---------- Exercise material ----------

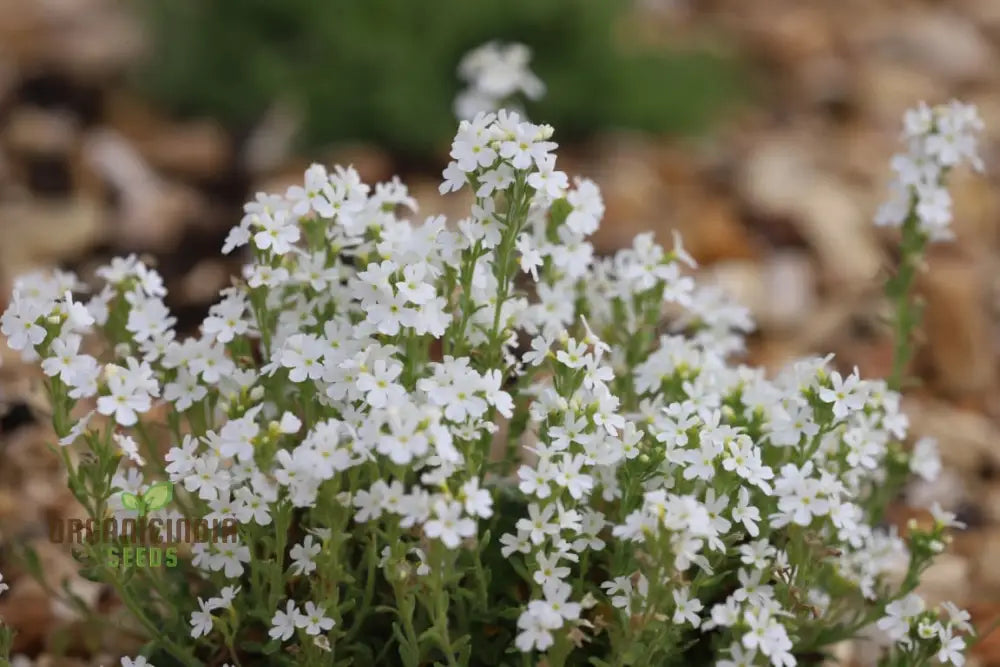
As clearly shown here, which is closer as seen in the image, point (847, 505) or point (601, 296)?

----------
---------- Exercise material ----------

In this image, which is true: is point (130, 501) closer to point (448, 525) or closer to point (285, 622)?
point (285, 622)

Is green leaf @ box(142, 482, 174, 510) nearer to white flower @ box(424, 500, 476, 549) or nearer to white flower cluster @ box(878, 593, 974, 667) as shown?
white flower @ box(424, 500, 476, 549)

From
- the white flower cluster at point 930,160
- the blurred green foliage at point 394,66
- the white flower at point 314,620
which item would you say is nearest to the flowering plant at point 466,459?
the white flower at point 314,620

----------

Pull out each line above that contains the word "white" and copy it in full.

Is green leaf @ box(142, 482, 174, 510) nearer to white flower @ box(424, 500, 476, 549) or nearer to white flower cluster @ box(878, 593, 974, 667) as shown?
white flower @ box(424, 500, 476, 549)
- the white flower cluster at point 930,160
- the white flower at point 314,620
the white flower at point 314,620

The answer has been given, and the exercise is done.